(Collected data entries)
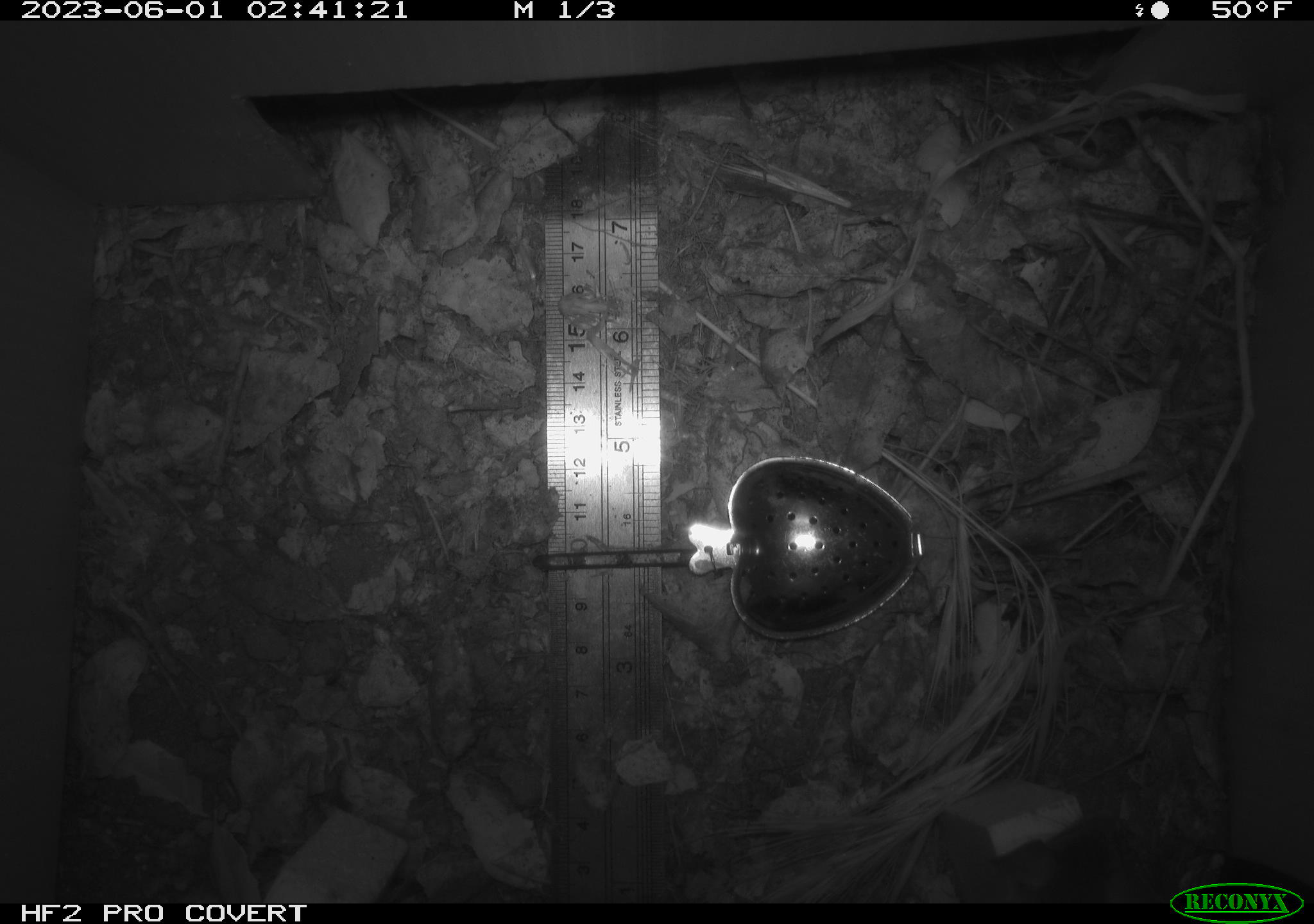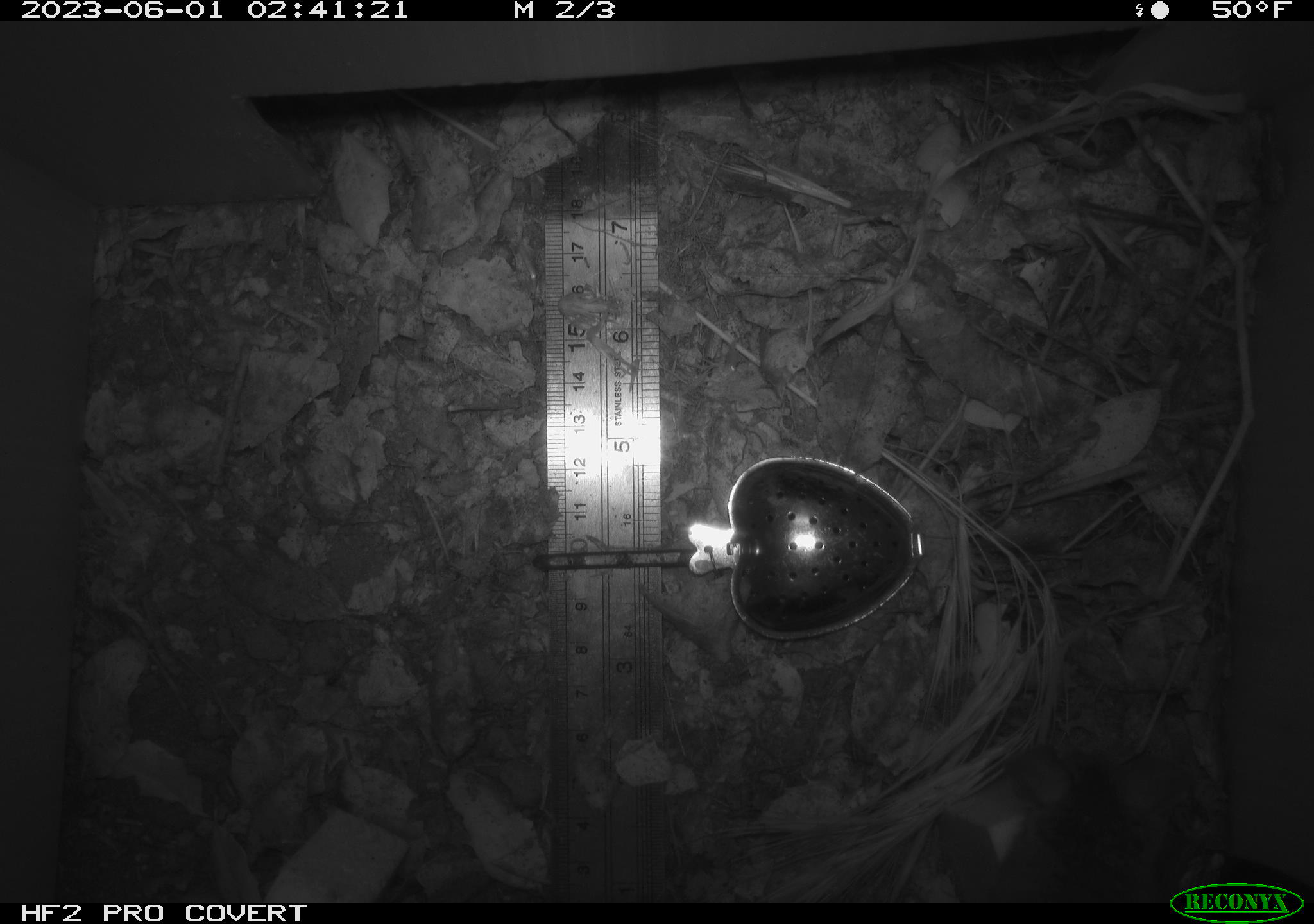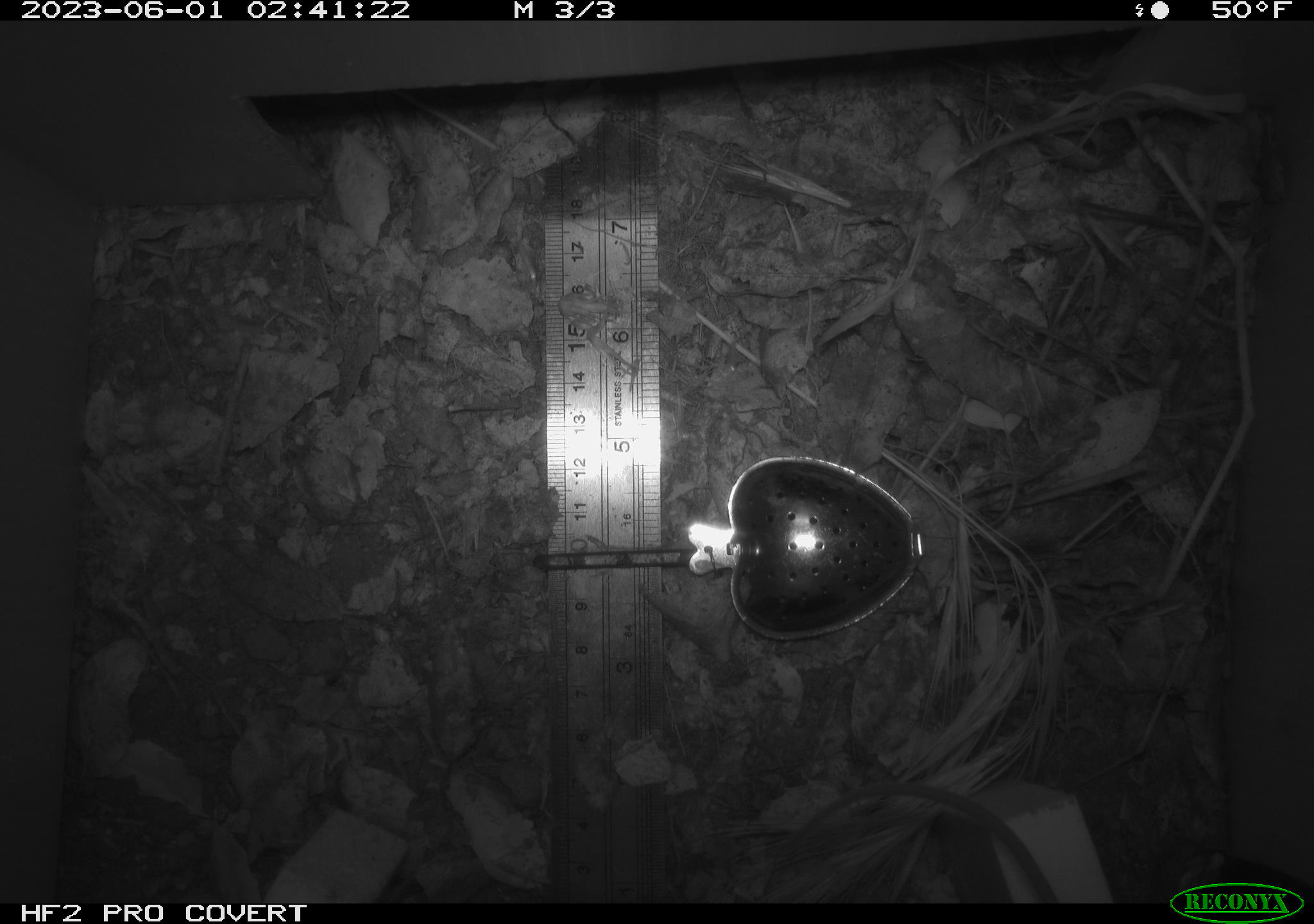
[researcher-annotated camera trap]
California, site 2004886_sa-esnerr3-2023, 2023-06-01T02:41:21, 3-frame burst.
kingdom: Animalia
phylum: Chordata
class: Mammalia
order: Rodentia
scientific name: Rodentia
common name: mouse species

* * *

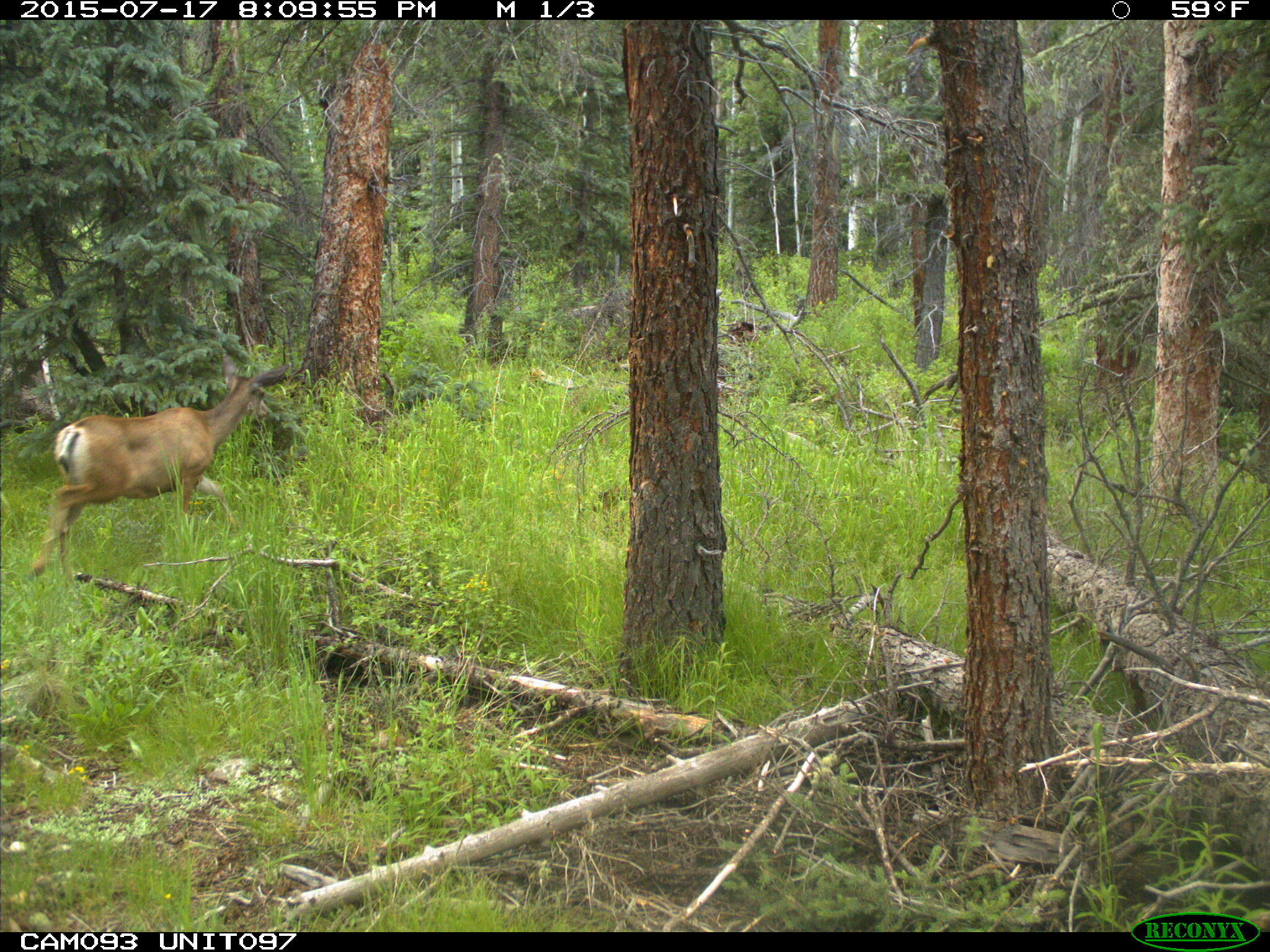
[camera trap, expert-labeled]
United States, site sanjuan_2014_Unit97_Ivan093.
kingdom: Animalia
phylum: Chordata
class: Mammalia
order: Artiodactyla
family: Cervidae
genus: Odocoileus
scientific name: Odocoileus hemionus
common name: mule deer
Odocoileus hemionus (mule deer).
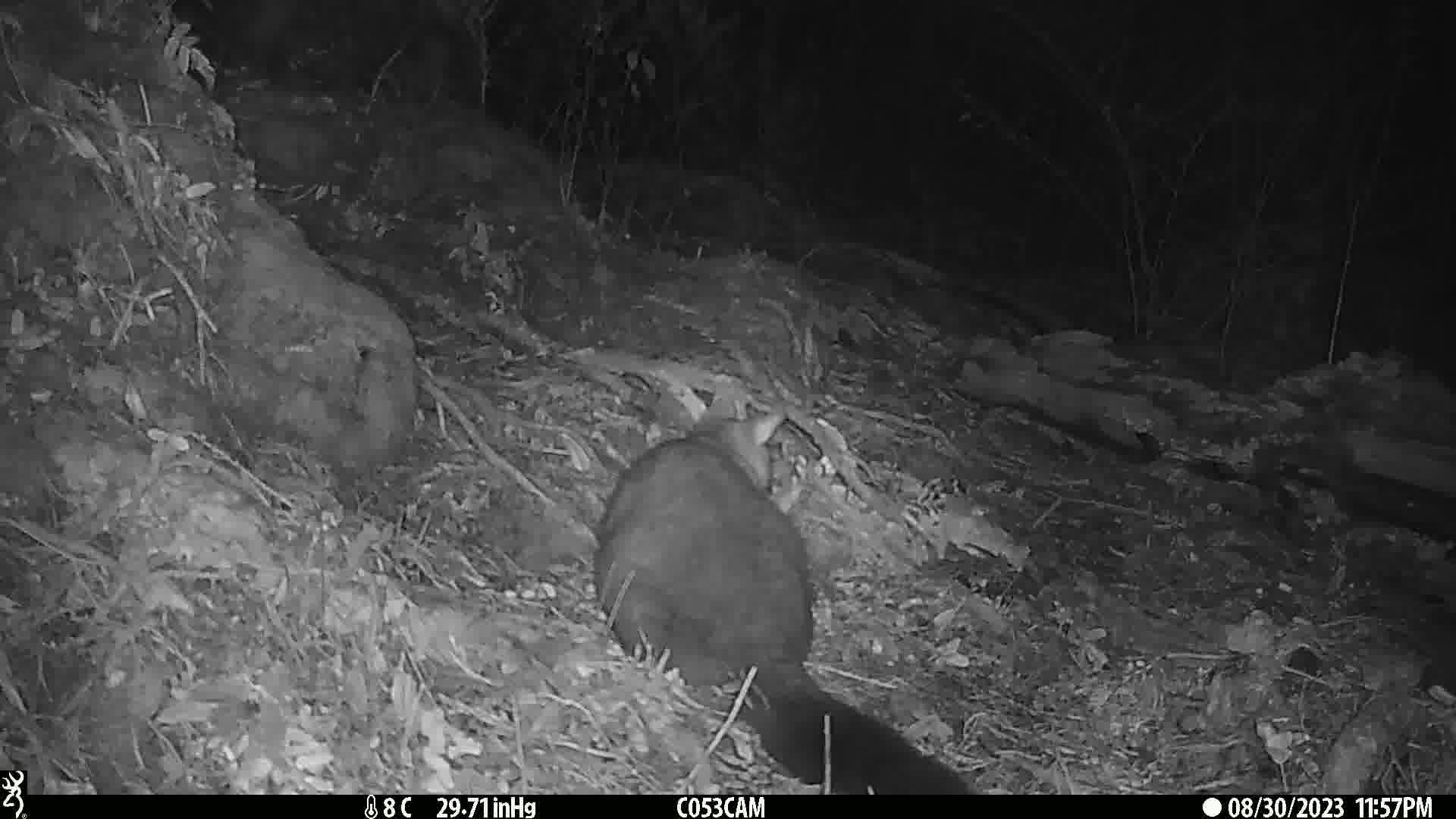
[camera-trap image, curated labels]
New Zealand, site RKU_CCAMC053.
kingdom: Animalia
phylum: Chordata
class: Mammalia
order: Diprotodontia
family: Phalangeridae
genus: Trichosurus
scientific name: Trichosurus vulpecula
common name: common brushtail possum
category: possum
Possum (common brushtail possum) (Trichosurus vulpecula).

- **AIM OF THE EXERCISE**
What you return should be exactly the lines above, starting at the one with "2023-06-01T02:41:21, 3-frame burst." and ending at the one with "common name: mouse species", and nothing else.

- **TASK ANSWER**
California, site 2004886_sa-esnerr3-2023, 2023-06-01T02:41:21, 3-frame burst.
kingdom: Animalia
phylum: Chordata
class: Mammalia
order: Rodentia
scientific name: Rodentia
common name: mouse species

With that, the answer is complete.